DO THIS: Every record should be copied exactly, except that pictures are to be omitted.

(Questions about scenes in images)
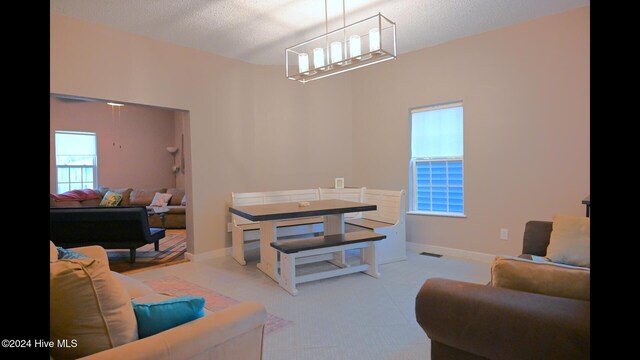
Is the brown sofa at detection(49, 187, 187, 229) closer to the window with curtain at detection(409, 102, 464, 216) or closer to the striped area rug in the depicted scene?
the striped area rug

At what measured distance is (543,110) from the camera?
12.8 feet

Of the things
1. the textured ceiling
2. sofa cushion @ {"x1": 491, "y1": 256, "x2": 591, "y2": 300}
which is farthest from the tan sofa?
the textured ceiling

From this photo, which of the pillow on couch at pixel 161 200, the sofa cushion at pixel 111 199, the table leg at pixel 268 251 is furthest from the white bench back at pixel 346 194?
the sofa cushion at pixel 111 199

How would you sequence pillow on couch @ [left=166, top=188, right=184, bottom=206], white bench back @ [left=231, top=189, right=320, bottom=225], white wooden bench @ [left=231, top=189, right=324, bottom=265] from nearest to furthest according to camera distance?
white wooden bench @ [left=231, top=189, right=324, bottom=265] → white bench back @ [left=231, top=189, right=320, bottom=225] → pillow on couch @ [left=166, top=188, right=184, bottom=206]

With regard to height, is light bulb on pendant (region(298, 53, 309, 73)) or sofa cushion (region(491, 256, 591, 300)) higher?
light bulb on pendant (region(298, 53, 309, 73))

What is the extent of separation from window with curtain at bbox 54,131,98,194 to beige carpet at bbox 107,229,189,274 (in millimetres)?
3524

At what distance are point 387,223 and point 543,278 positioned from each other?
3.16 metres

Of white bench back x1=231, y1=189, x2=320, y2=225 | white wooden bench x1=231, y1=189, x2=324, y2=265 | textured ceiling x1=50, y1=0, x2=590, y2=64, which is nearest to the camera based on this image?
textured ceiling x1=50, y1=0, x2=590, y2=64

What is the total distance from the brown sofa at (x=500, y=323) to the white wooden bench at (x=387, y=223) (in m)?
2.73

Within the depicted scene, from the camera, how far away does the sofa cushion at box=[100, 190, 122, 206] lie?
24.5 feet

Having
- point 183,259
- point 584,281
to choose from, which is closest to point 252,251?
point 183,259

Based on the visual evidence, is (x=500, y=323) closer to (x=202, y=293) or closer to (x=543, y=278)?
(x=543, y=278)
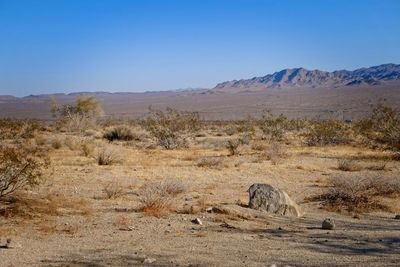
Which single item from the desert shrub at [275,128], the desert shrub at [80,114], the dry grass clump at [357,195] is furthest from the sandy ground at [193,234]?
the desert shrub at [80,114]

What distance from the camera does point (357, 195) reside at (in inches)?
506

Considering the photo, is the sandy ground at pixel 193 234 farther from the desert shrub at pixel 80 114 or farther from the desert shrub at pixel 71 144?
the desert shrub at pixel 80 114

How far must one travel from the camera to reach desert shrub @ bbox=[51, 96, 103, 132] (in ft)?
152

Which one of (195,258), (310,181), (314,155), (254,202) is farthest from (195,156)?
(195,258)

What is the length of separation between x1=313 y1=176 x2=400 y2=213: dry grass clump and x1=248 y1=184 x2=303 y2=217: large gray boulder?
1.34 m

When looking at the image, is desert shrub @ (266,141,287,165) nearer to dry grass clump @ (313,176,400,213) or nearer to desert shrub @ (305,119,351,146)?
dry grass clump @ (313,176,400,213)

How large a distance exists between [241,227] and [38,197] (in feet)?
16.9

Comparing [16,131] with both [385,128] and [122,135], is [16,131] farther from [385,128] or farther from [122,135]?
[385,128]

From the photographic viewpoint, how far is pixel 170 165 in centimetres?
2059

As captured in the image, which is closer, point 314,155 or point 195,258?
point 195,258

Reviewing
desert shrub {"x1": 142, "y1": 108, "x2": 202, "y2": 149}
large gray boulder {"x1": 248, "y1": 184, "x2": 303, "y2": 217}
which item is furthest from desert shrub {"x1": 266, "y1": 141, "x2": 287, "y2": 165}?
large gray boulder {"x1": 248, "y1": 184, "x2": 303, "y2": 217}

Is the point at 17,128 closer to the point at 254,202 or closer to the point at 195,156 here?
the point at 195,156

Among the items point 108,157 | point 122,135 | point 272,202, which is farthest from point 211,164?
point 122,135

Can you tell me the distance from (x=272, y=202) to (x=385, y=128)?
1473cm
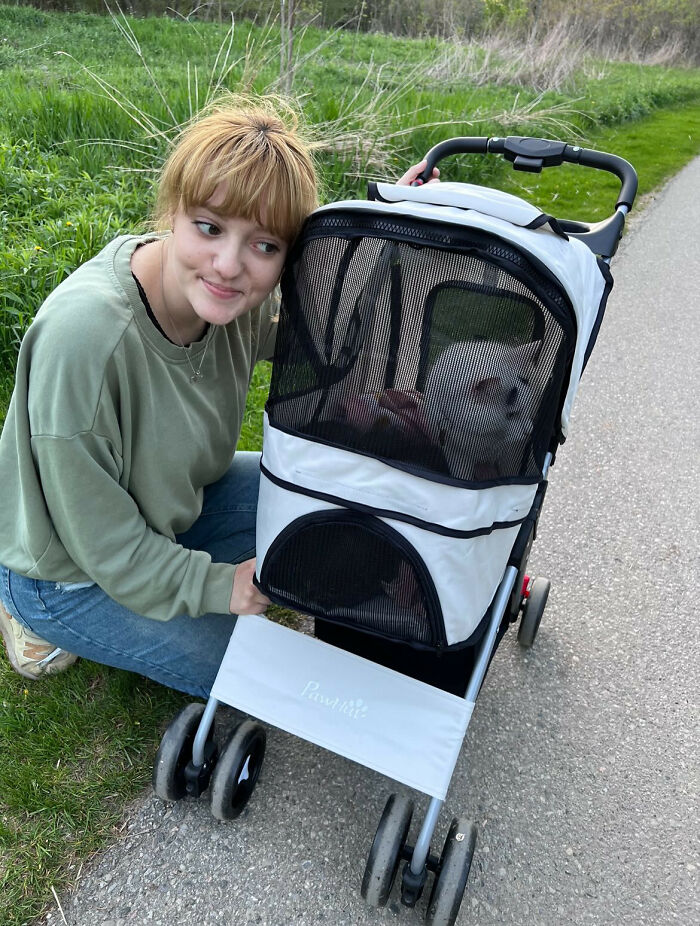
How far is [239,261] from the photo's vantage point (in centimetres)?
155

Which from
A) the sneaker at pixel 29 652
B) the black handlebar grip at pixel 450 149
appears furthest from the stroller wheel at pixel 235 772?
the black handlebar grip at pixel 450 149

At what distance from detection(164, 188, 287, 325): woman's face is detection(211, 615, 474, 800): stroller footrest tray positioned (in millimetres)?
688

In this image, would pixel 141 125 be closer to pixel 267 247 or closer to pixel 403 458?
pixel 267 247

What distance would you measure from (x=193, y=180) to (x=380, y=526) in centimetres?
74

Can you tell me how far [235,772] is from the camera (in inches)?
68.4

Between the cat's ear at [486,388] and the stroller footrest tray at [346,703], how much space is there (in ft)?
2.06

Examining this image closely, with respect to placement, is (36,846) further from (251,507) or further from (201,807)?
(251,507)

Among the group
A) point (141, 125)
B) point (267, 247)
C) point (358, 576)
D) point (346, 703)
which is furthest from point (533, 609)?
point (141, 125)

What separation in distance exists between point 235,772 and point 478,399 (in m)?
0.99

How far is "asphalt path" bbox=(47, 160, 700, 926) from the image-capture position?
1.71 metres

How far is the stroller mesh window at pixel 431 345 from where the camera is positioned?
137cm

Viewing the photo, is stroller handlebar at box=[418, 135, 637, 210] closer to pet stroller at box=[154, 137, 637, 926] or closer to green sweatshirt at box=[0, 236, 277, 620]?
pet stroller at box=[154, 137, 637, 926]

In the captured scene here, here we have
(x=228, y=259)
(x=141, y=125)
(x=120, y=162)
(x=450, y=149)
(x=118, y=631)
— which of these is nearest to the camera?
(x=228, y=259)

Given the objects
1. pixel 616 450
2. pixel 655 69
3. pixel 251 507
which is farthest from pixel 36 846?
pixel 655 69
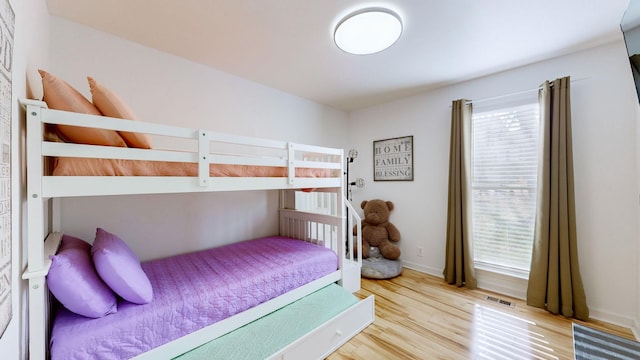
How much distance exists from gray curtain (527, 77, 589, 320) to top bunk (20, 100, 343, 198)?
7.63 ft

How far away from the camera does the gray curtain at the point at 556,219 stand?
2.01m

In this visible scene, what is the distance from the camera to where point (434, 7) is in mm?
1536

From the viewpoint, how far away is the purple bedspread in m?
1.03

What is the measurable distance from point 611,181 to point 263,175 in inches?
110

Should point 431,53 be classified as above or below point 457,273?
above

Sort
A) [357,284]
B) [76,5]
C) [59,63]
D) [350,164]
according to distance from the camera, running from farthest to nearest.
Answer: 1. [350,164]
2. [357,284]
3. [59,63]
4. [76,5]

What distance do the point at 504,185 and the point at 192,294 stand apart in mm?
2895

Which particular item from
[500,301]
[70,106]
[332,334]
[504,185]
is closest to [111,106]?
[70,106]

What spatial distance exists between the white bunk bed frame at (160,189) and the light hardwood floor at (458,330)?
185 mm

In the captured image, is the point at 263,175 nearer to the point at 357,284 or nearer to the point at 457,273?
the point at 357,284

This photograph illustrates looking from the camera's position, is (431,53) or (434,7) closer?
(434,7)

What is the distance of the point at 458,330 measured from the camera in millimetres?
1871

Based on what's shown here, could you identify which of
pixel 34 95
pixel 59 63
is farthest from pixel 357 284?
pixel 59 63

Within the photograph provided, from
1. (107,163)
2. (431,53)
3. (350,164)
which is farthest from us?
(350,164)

TASK ANSWER:
Is the brown sofa at detection(49, 187, 187, 229) closer to the window with curtain at detection(409, 102, 464, 216) or closer to the striped area rug in the depicted scene?
the striped area rug

At what measured distance is (543,110) from the camera?
12.8 feet

Of the things
1. the textured ceiling
2. sofa cushion @ {"x1": 491, "y1": 256, "x2": 591, "y2": 300}
which is farthest from the tan sofa?
the textured ceiling

From this photo, which of the pillow on couch at pixel 161 200, the sofa cushion at pixel 111 199, the table leg at pixel 268 251 is furthest from the white bench back at pixel 346 194?
the sofa cushion at pixel 111 199

How would you sequence pillow on couch @ [left=166, top=188, right=184, bottom=206], white bench back @ [left=231, top=189, right=320, bottom=225], white wooden bench @ [left=231, top=189, right=324, bottom=265] from nearest to furthest according to camera distance?
white wooden bench @ [left=231, top=189, right=324, bottom=265] → white bench back @ [left=231, top=189, right=320, bottom=225] → pillow on couch @ [left=166, top=188, right=184, bottom=206]

With regard to height, is light bulb on pendant (region(298, 53, 309, 73)) or sofa cushion (region(491, 256, 591, 300)) higher?
light bulb on pendant (region(298, 53, 309, 73))

What is the extent of separation from window with curtain at bbox 54,131,98,194 to beige carpet at bbox 107,229,189,274 (in millimetres)?
3524

At what distance are point 387,223 and point 543,278 positioned from each other?
3.16 metres

Of white bench back x1=231, y1=189, x2=320, y2=225 | white wooden bench x1=231, y1=189, x2=324, y2=265 | textured ceiling x1=50, y1=0, x2=590, y2=64, which is nearest to the camera based on this image?
textured ceiling x1=50, y1=0, x2=590, y2=64

What is the total distance from the brown sofa at (x=500, y=323) to the white wooden bench at (x=387, y=223) (in m)?
2.73

Within the depicted scene, from the camera, how far away does the sofa cushion at box=[100, 190, 122, 206] lie?
24.5 feet

Having
- point 183,259
- point 584,281
to choose from, which is closest to point 252,251?
point 183,259

Based on the visual evidence, is (x=500, y=323) closer to (x=202, y=293) or closer to (x=543, y=278)?
(x=543, y=278)
Which single item from the desert shrub at [275,128], the desert shrub at [80,114], the dry grass clump at [357,195] is furthest from the sandy ground at [193,234]?
the desert shrub at [80,114]

What distance from the camera does point (357, 195) reside at (in inches)?
506

Considering the photo, is the sandy ground at pixel 193 234 farther from the desert shrub at pixel 80 114 or farther from the desert shrub at pixel 71 144?
the desert shrub at pixel 80 114

How far must one travel from the camera to reach desert shrub @ bbox=[51, 96, 103, 132] (in ft)?
152

Which one of (195,258), (310,181), (314,155), (254,202) is farthest from (195,156)?
(195,258)

What is the length of separation between x1=313 y1=176 x2=400 y2=213: dry grass clump and x1=248 y1=184 x2=303 y2=217: large gray boulder?
1.34 m

When looking at the image, is desert shrub @ (266,141,287,165) nearer to dry grass clump @ (313,176,400,213) or nearer to desert shrub @ (305,119,351,146)?
dry grass clump @ (313,176,400,213)

How large a distance exists between [241,227] and [38,197] (in feet)?
16.9

Comparing [16,131] with both [385,128] and [122,135], is [16,131] farther from [385,128] or farther from [122,135]?
[385,128]

From the photographic viewpoint, how far is pixel 170 165 in centimetres?
2059

As captured in the image, which is closer, point 314,155 or point 195,258?
point 195,258

Reviewing
desert shrub {"x1": 142, "y1": 108, "x2": 202, "y2": 149}
large gray boulder {"x1": 248, "y1": 184, "x2": 303, "y2": 217}
which item is furthest from desert shrub {"x1": 266, "y1": 141, "x2": 287, "y2": 165}?
large gray boulder {"x1": 248, "y1": 184, "x2": 303, "y2": 217}

Is the point at 17,128 closer to the point at 254,202 or closer to the point at 195,156 here?
the point at 195,156

Among the items point 108,157 | point 122,135 | point 272,202, which is farthest from point 211,164?
point 122,135

Can you tell me the distance from (x=272, y=202) to (x=385, y=128)?
1473cm
How far is [239,261] from the photo's vantage point (in centimetres)?
155

Which from
A) the sneaker at pixel 29 652
B) the black handlebar grip at pixel 450 149
appears furthest from the stroller wheel at pixel 235 772?
the black handlebar grip at pixel 450 149

At what distance from detection(164, 188, 287, 325): woman's face is detection(211, 615, 474, 800): stroller footrest tray positioned (in millimetres)?
688

In this image, would pixel 141 125 be closer to pixel 267 247 or closer to pixel 403 458?
pixel 267 247

What distance would you measure from (x=193, y=180) to (x=380, y=526) in centimetres?
74

Can you tell me how far [235,772] is from the camera (in inches)?
68.4

Between the cat's ear at [486,388] and the stroller footrest tray at [346,703], how much space is there (in ft)?
2.06

Examining this image closely, with respect to placement, is (36,846) further from (251,507) or further from (201,807)?
(251,507)

Among the group
A) point (141, 125)
B) point (267, 247)
C) point (358, 576)
D) point (346, 703)
which is furthest from point (533, 609)?
point (141, 125)

What separation in distance exists between point 235,772 and point 478,399 (in m)?
0.99

How far is "asphalt path" bbox=(47, 160, 700, 926) from the image-capture position?
1.71 metres

How far is the stroller mesh window at pixel 431 345 from where the camera is positioned?
137cm

Viewing the photo, is stroller handlebar at box=[418, 135, 637, 210] closer to pet stroller at box=[154, 137, 637, 926] or closer to green sweatshirt at box=[0, 236, 277, 620]?
pet stroller at box=[154, 137, 637, 926]

In the captured scene here, here we have
(x=228, y=259)
(x=141, y=125)
(x=120, y=162)
(x=450, y=149)
(x=118, y=631)
— which of these is nearest to the camera?
(x=228, y=259)

Given the objects
1. pixel 616 450
2. pixel 655 69
3. pixel 251 507
which is farthest from pixel 36 846?
pixel 655 69
How much distance exists from gray curtain (527, 77, 589, 320) to top bunk (20, 100, 343, 198)?
7.63 ft

How far away from the camera does the gray curtain at the point at 556,219 stand?
2.01m

In this visible scene, what is the distance from the camera to where point (434, 7) is in mm?
1536

From the viewpoint, how far away is the purple bedspread in m?
1.03

What is the measurable distance from point 611,181 to point 263,175 in inches?
110

Should point 431,53 be classified as above or below point 457,273?
above

Sort
A) [357,284]
B) [76,5]
C) [59,63]
D) [350,164]
according to distance from the camera, running from farthest to nearest.
Answer: 1. [350,164]
2. [357,284]
3. [59,63]
4. [76,5]

What distance do the point at 504,185 and the point at 192,294 stand apart in mm?
2895

Which particular item from
[500,301]
[70,106]
[332,334]
[504,185]
is closest to [111,106]?
[70,106]

What spatial distance exists between the white bunk bed frame at (160,189) and the light hardwood floor at (458,330)?
185 mm

In the captured image, is the point at 263,175 nearer to the point at 357,284 or nearer to the point at 457,273?
the point at 357,284

This photograph illustrates looking from the camera's position, is (431,53) or (434,7) closer?
(434,7)

What is the distance of the point at 458,330 measured from the camera in millimetres?
1871

Based on what's shown here, could you identify which of
pixel 34 95
pixel 59 63
is farthest from pixel 357 284?
pixel 59 63

Within the photograph provided, from
1. (107,163)
2. (431,53)
3. (350,164)
which is farthest from us?
(350,164)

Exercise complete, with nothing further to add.